INPUT ROWS ▸
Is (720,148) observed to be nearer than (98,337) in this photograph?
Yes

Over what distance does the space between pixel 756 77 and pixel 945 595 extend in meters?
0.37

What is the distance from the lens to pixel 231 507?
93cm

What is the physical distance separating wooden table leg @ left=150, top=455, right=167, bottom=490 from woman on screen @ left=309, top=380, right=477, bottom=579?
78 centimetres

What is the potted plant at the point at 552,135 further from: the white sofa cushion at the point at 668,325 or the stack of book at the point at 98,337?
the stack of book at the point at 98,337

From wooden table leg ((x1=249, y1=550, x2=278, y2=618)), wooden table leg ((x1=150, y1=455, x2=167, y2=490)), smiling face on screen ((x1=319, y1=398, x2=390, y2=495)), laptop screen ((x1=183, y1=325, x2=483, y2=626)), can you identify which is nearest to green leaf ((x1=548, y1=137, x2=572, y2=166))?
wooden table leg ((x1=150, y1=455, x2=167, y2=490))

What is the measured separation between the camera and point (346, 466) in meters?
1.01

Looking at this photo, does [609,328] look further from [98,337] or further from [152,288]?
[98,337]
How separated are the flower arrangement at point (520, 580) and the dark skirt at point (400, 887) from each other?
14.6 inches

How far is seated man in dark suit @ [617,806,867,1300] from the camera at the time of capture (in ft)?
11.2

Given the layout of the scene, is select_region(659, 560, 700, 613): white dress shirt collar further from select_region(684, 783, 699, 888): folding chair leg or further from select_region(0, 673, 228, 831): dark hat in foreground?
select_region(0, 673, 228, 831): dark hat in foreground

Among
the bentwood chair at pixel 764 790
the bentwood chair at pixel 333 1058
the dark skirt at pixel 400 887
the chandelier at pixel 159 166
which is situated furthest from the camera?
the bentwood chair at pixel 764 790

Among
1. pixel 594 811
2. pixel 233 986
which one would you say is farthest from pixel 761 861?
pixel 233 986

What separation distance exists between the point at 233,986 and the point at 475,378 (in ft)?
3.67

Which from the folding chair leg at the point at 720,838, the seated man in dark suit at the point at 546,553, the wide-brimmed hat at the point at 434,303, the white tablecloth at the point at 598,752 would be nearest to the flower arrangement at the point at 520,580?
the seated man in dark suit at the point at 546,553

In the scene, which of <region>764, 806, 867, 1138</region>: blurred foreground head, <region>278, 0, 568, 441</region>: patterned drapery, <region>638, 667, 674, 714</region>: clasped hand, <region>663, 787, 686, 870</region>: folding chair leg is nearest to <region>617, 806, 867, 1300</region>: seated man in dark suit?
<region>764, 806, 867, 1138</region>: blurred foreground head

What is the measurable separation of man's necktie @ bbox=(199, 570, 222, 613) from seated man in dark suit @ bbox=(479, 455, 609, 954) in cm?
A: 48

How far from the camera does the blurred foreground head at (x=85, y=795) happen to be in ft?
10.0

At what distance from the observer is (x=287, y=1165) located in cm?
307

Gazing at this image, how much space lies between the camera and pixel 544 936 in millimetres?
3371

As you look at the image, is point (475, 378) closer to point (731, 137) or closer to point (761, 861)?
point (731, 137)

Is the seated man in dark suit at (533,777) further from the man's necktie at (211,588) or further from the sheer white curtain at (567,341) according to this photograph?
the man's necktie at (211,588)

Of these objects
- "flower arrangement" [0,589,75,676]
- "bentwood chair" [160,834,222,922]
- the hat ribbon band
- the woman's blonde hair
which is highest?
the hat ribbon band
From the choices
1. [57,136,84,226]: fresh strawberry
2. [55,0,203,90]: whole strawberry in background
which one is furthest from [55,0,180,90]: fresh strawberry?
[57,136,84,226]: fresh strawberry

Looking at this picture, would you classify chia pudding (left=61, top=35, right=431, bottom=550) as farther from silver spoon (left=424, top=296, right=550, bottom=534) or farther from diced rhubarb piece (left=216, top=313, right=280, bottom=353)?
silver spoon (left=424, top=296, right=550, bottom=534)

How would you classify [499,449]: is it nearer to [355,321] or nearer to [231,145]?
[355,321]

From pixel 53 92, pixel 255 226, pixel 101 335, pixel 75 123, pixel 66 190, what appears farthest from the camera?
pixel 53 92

DIRECTIVE ▸
Set down all of the records shown above once more, exactly.

WRITTEN SOLUTION ▸
Is (720,148) observed to be nearer than (98,337) in this photograph?
Yes

Over what distance does the space between pixel 756 77 and pixel 945 595 extend in meters?
0.37

What is the distance from the lens to pixel 231 507?
93cm

What is the physical distance separating wooden table leg @ left=150, top=455, right=167, bottom=490 from woman on screen @ left=309, top=380, right=477, bottom=579?
78 centimetres

What is the potted plant at the point at 552,135 further from: the white sofa cushion at the point at 668,325 or the stack of book at the point at 98,337?
the stack of book at the point at 98,337

From wooden table leg ((x1=249, y1=550, x2=278, y2=618)), wooden table leg ((x1=150, y1=455, x2=167, y2=490)), smiling face on screen ((x1=319, y1=398, x2=390, y2=495)), laptop screen ((x1=183, y1=325, x2=483, y2=626)), can you identify which is nearest to green leaf ((x1=548, y1=137, x2=572, y2=166))?
wooden table leg ((x1=150, y1=455, x2=167, y2=490))

What is the measured separation between the camera and point (346, 466) in meters?
1.01

Looking at this photo, does [609,328] look further from [98,337] or further from [152,288]?
[98,337]
How separated are the flower arrangement at point (520, 580) and the dark skirt at point (400, 887) from each other?
14.6 inches

How far is seated man in dark suit @ [617,806,867,1300] from the camera at the time of capture (in ft)?
11.2

Given the layout of the scene, is select_region(659, 560, 700, 613): white dress shirt collar further from select_region(684, 783, 699, 888): folding chair leg or further from select_region(0, 673, 228, 831): dark hat in foreground?
select_region(0, 673, 228, 831): dark hat in foreground

Among
the bentwood chair at pixel 764 790
the bentwood chair at pixel 333 1058
the dark skirt at pixel 400 887
the chandelier at pixel 159 166
which is situated furthest from the camera?
the bentwood chair at pixel 764 790

Among
1. pixel 594 811
2. pixel 233 986
which one would you say is farthest from pixel 761 861?
pixel 233 986

What separation distance exists between the point at 233,986 and the point at 475,378 (in ft)?
3.67

Which from the folding chair leg at the point at 720,838, the seated man in dark suit at the point at 546,553, the wide-brimmed hat at the point at 434,303, the white tablecloth at the point at 598,752 would be nearest to the flower arrangement at the point at 520,580?
the seated man in dark suit at the point at 546,553

In the scene, which of <region>764, 806, 867, 1138</region>: blurred foreground head, <region>278, 0, 568, 441</region>: patterned drapery, <region>638, 667, 674, 714</region>: clasped hand, <region>663, 787, 686, 870</region>: folding chair leg is nearest to <region>617, 806, 867, 1300</region>: seated man in dark suit?
<region>764, 806, 867, 1138</region>: blurred foreground head

What is the measurable separation of man's necktie @ bbox=(199, 570, 222, 613) from seated man in dark suit @ bbox=(479, 455, 609, 954) in cm?
A: 48

How far from the camera does the blurred foreground head at (x=85, y=795) happen to be in ft?
10.0

At what distance from the observer is (x=287, y=1165) located in cm?
307

Gazing at this image, how much space lies between the camera and pixel 544 936 in millimetres?
3371

As you look at the image, is point (475, 378) closer to point (731, 137) or closer to point (761, 861)?
point (731, 137)

Is the seated man in dark suit at (533,777) further from the man's necktie at (211,588) or further from the sheer white curtain at (567,341) according to this photograph?
the man's necktie at (211,588)

Of these objects
- "flower arrangement" [0,589,75,676]
- "bentwood chair" [160,834,222,922]
- the hat ribbon band
- the woman's blonde hair
which is highest?
the hat ribbon band
From the choices
1. [57,136,84,226]: fresh strawberry
2. [55,0,203,90]: whole strawberry in background
which one is furthest from [55,0,180,90]: fresh strawberry?
[57,136,84,226]: fresh strawberry

Looking at this picture, would you classify chia pudding (left=61, top=35, right=431, bottom=550) as farther from silver spoon (left=424, top=296, right=550, bottom=534) or farther from diced rhubarb piece (left=216, top=313, right=280, bottom=353)?
silver spoon (left=424, top=296, right=550, bottom=534)

How would you classify [499,449]: is it nearer to [355,321] or nearer to [231,145]?
[355,321]

From pixel 53 92, pixel 255 226, pixel 101 335, pixel 75 123, pixel 66 190, what appears farthest from the camera?
pixel 53 92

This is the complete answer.